__Testo citato__:
····················

SULLA QUESTIONE DELL'IMPERIALISMO


L'imperialismo e la crisi mondiale

L'imperialismo è la forma che il capitalismo assume nella sua espansione mondiale.
Il mercato mondiale, e il modo di produzione capitalistico che ne è al tempo stesso la causa e il prodotto, hanno reso universali e reciproci i rapporti sociali tra gli uomini: ogni evento storico particolare riflette le sue conseguenze, in misura maggiore o minore, su tutta l'umanità.
Questa è la ragione di fondo per cui la rivoluzione comunista, cioè il processo che porta al superamento del modo di produzione capitalistico, non può che avere dimensioni mondiali: cioè coinvolgere, seppure in forme, e tempi differenti, ma come tappe e parti di un unico processo, tutta l'umanità.
Diciamo che la rivoluzione è un processo internazionale in un duplice senso.
In primo luogo, ogni singola rivoluzione — che è il processo che porta il proletariato di una nazione a distruggere lo stato, cioè la macchina repressiva borghese del proprio paese — trova le condizioni della propria realizzazione nella situazione internazionale.

····················

Voci del dataset

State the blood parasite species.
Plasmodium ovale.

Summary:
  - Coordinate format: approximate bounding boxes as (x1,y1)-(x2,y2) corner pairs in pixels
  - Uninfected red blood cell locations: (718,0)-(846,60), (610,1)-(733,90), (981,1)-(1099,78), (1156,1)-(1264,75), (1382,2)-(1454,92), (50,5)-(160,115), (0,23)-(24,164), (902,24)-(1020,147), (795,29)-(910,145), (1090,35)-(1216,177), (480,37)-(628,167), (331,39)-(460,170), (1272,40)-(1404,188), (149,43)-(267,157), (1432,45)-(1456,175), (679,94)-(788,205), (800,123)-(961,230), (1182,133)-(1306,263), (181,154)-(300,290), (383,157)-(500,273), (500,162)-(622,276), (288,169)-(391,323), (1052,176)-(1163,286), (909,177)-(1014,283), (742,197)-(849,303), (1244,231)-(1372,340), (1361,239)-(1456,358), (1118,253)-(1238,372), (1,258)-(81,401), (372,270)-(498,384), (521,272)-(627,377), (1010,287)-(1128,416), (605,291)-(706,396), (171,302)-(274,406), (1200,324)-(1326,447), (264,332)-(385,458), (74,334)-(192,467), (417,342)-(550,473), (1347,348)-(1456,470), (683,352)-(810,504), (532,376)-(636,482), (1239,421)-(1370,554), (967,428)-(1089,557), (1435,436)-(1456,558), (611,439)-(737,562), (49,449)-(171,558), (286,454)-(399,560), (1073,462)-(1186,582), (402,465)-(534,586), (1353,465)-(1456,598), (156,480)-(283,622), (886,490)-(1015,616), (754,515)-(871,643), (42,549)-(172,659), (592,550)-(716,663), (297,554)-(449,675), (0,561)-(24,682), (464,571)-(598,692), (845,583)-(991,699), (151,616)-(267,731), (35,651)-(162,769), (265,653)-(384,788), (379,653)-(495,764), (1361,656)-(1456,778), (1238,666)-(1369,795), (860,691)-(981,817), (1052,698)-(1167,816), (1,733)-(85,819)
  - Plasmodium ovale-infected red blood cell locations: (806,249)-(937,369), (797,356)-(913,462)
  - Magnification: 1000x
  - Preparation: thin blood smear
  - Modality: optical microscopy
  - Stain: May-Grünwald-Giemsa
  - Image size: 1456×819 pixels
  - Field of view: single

····················

__Esercizi proposti__:
a. Riporta senza alcuna modifica il testo sull'imperialismo, cominciando da "Il mercato mondiale, e" e proseguendo fino a "processo, tutta l'umanità.".
b. Riassumi in due frasi il testo sull'imperialismo.

__Soluzioni dell'esercizio__:
a.
Il mercato mondiale, e il modo di produzione capitalistico che ne è al tempo stesso la causa e il prodotto, hanno reso universali e reciproci i rapporti sociali tra gli uomini: ogni evento storico particolare riflette le sue conseguenze, in misura maggiore o minore, su tutta l'umanità.
Questa è la ragione di fondo per cui la rivoluzione comunista, cioè il processo che porta al superamento del modo di produzione capitalistico, non può che avere dimensioni mondiali: cioè coinvolgere, seppure in forme, e tempi differenti, ma come tappe e parti di un unico processo, tutta l'umanità.

b. L'imperialismo è la forma che il capitalismo assume nella sua espansione mondiale, e il mercato mondiale ha reso universali e reciproci i rapporti sociali, così che ogni evento storico ha conseguenze su tutta l'umanità. Per questo la rivoluzione comunista non può che avere dimensioni mondiali ed è un processo internazionale, poiché ogni singola rivoluzione trova le condizioni della propria realizzazione nella situazione internazionale.